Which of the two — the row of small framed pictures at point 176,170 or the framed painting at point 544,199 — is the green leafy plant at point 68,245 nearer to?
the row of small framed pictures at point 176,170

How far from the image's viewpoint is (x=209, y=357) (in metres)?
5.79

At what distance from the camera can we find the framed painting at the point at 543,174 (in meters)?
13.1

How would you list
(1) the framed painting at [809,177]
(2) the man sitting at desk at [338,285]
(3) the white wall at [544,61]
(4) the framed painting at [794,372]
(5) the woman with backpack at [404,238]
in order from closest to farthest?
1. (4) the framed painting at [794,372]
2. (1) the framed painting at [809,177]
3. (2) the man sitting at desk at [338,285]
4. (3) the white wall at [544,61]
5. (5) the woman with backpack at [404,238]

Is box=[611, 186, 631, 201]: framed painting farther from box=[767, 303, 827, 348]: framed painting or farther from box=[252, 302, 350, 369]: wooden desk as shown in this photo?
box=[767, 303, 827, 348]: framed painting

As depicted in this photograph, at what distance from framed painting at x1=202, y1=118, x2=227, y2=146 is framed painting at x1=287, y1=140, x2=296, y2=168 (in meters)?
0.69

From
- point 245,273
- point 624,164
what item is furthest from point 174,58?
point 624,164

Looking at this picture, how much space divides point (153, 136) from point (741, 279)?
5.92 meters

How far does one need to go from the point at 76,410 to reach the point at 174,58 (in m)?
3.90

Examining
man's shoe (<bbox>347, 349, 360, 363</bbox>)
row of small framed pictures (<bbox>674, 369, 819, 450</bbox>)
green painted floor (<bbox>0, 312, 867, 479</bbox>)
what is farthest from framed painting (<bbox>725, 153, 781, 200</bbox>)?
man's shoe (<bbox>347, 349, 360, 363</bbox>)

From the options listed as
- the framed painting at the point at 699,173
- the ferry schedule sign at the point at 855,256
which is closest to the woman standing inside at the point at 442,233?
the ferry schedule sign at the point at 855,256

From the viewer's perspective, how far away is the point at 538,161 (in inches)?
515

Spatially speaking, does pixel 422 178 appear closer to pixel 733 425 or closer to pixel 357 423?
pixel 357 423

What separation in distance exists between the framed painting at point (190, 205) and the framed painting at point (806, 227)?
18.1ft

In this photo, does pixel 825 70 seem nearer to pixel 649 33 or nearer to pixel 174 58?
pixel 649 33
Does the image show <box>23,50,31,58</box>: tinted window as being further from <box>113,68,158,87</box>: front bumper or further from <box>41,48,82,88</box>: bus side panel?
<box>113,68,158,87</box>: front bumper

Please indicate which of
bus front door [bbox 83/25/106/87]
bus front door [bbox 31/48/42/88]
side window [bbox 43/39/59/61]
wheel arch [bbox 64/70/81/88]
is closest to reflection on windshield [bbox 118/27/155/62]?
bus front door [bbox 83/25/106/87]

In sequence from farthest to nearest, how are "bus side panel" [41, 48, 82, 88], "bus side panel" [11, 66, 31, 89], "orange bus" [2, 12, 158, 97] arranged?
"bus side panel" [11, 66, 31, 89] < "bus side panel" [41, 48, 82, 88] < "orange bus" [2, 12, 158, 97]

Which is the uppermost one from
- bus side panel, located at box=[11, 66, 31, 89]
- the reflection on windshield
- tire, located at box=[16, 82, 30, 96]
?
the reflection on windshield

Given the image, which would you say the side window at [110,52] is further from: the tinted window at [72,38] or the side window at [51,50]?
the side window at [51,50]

★ ★ ★

▶ **What is expected**: Please convert every line of the records above into a JSON list of strings, with one string per line and no entries for blank lines.

▶ **Solution below**:
[
  "Which of the two — the row of small framed pictures at point 176,170 or the framed painting at point 544,199 — is the green leafy plant at point 68,245 nearer to?",
  "the row of small framed pictures at point 176,170",
  "How far from the image's viewpoint is (x=209, y=357) (in metres)?",
  "5.79",
  "At what distance from the camera can we find the framed painting at the point at 543,174 (in meters)?",
  "13.1",
  "How would you list",
  "(1) the framed painting at [809,177]",
  "(2) the man sitting at desk at [338,285]",
  "(3) the white wall at [544,61]",
  "(4) the framed painting at [794,372]",
  "(5) the woman with backpack at [404,238]",
  "in order from closest to farthest?",
  "1. (4) the framed painting at [794,372]",
  "2. (1) the framed painting at [809,177]",
  "3. (2) the man sitting at desk at [338,285]",
  "4. (3) the white wall at [544,61]",
  "5. (5) the woman with backpack at [404,238]",
  "Is box=[611, 186, 631, 201]: framed painting farther from box=[767, 303, 827, 348]: framed painting or farther from box=[252, 302, 350, 369]: wooden desk as shown in this photo?",
  "box=[767, 303, 827, 348]: framed painting",
  "As depicted in this photograph, at what distance from framed painting at x1=202, y1=118, x2=227, y2=146 is framed painting at x1=287, y1=140, x2=296, y2=168 (in meters)?",
  "0.69",
  "From",
  "- point 245,273",
  "- point 624,164",
  "what item is furthest from point 174,58?",
  "point 624,164",
  "Looking at this picture, how much space divides point (153, 136) from point (741, 279)?",
  "5.92 meters",
  "How far does one need to go from the point at 76,410 to reach the point at 174,58 (in m)?",
  "3.90",
  "Examining",
  "man's shoe (<bbox>347, 349, 360, 363</bbox>)",
  "row of small framed pictures (<bbox>674, 369, 819, 450</bbox>)",
  "green painted floor (<bbox>0, 312, 867, 479</bbox>)",
  "what is farthest from framed painting (<bbox>725, 153, 781, 200</bbox>)?",
  "man's shoe (<bbox>347, 349, 360, 363</bbox>)",
  "From the options listed as",
  "- the framed painting at the point at 699,173",
  "- the ferry schedule sign at the point at 855,256",
  "which is closest to the woman standing inside at the point at 442,233?",
  "the ferry schedule sign at the point at 855,256",
  "From the viewer's perspective, how far away is the point at 538,161 (in inches)?",
  "515",
  "Spatially speaking, does pixel 422 178 appear closer to pixel 733 425 or closer to pixel 357 423?",
  "pixel 357 423",
  "What separation in distance exists between the framed painting at point (190, 205) and the framed painting at point (806, 227)?",
  "18.1ft",
  "In this photo, does pixel 825 70 seem nearer to pixel 649 33 or nearer to pixel 174 58?",
  "pixel 649 33",
  "Does the image show <box>23,50,31,58</box>: tinted window as being further from <box>113,68,158,87</box>: front bumper or further from <box>41,48,82,88</box>: bus side panel?",
  "<box>113,68,158,87</box>: front bumper",
  "Please indicate which of",
  "bus front door [bbox 83/25/106/87]",
  "bus front door [bbox 31/48/42/88]",
  "side window [bbox 43/39/59/61]",
  "wheel arch [bbox 64/70/81/88]",
  "is closest to reflection on windshield [bbox 118/27/155/62]?",
  "bus front door [bbox 83/25/106/87]",
  "In sequence from farthest to nearest, how are \"bus side panel\" [41, 48, 82, 88], \"bus side panel\" [11, 66, 31, 89], \"orange bus\" [2, 12, 158, 97] arranged?",
  "\"bus side panel\" [11, 66, 31, 89] < \"bus side panel\" [41, 48, 82, 88] < \"orange bus\" [2, 12, 158, 97]",
  "Which is the uppermost one from",
  "- bus side panel, located at box=[11, 66, 31, 89]",
  "- the reflection on windshield",
  "- tire, located at box=[16, 82, 30, 96]",
  "?",
  "the reflection on windshield",
  "Given the image, which would you say the side window at [110,52] is further from: the tinted window at [72,38] or the side window at [51,50]?",
  "the side window at [51,50]"
]